這時候,病房門被象徵性敲了幾下。隨後門打開,段父和段母,還有段和寜走了進來。
段和鳴斂了斂情緒,回頭看了眼,“爸媽,你們怎麼來了。”
“哎呀,小晴姑娘,你醒了呀!”
段母病床上瞟了一眼,正好對上了晴瑟的目光,她心下一喜,連忙走到病床邊上,“可算是醒過來了,謝天謝地啊。”

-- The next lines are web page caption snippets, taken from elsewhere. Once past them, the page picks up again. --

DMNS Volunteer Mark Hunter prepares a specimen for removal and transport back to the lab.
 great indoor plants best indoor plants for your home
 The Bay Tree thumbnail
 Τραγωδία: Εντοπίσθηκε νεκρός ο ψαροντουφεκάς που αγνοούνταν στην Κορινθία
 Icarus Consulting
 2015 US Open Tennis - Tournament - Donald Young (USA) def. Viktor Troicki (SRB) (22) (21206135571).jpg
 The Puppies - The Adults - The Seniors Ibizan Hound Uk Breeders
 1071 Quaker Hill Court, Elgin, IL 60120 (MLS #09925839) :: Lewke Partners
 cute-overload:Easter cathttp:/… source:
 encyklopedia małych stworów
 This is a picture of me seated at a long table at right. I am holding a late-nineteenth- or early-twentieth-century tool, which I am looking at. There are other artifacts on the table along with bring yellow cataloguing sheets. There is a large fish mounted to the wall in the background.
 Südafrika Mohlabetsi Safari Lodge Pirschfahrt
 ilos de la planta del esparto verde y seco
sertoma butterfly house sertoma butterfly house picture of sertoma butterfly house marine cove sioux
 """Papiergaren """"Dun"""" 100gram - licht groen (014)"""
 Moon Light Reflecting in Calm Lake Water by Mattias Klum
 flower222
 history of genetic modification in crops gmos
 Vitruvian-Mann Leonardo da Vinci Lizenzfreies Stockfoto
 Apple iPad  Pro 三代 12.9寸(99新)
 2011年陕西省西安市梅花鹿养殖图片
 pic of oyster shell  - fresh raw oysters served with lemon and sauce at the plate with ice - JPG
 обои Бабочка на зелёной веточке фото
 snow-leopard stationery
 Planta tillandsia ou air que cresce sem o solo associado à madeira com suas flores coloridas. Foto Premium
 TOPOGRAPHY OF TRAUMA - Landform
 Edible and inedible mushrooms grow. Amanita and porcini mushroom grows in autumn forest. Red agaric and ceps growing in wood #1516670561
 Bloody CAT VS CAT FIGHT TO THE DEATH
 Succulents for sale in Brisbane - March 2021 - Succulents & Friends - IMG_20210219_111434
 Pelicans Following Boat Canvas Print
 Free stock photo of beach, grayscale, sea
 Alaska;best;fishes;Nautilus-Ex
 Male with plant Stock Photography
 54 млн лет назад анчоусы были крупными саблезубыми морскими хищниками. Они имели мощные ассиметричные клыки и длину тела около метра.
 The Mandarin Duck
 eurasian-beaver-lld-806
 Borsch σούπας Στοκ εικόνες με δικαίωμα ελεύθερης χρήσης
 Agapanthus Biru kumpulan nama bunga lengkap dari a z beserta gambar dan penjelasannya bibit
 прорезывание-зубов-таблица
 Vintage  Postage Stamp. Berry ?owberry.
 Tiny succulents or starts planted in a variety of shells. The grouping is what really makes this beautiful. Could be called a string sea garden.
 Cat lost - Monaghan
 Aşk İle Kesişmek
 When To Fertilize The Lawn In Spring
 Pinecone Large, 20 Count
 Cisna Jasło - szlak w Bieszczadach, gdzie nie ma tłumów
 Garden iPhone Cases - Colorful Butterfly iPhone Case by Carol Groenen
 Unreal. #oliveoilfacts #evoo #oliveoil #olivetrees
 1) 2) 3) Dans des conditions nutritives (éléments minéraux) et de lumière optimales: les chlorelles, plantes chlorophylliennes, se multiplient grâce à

“爸媽就是來看看晴晴老師醒了沒有,順道看看你。”段和寜簡單說明了情況後,隨後看向晴瑟,也止不住的笑,“醒過來了就好,你可不知道,你昏迷這段時間,我弟天天哭。”
“.......”
段和鳴面色一僵,驀地發起了熱,他瞪段和寜一眼,警告道:“閉嘴吧你。”
他可以在晴瑟面前承認自己哭過的事實,他不覺得丟人,他完全可以露出自己脆弱易碎的那一面。但當著這麼多人的面,他還是那個傲得沒邊兒的段和鳴,他不要面子的?
段和寜沒說話,隻是笑。
段父段母突然造訪,簡直殺了晴瑟一個措手不及。
“阿姨叔叔好。”
她下意識想坐起身,段父連忙抬了下手,阻止了她的舉動:“小心傷。”
段父是個不苟言笑的人,即便面上沒什麼表情,但眉眼之間卻又有一股說不上來的慈祥。
晴瑟心髒砰砰亂跳。
怎麼都沒想到,正式見家長是在這樣的情況下,她局促又不安。手不動聲色攥緊了被子。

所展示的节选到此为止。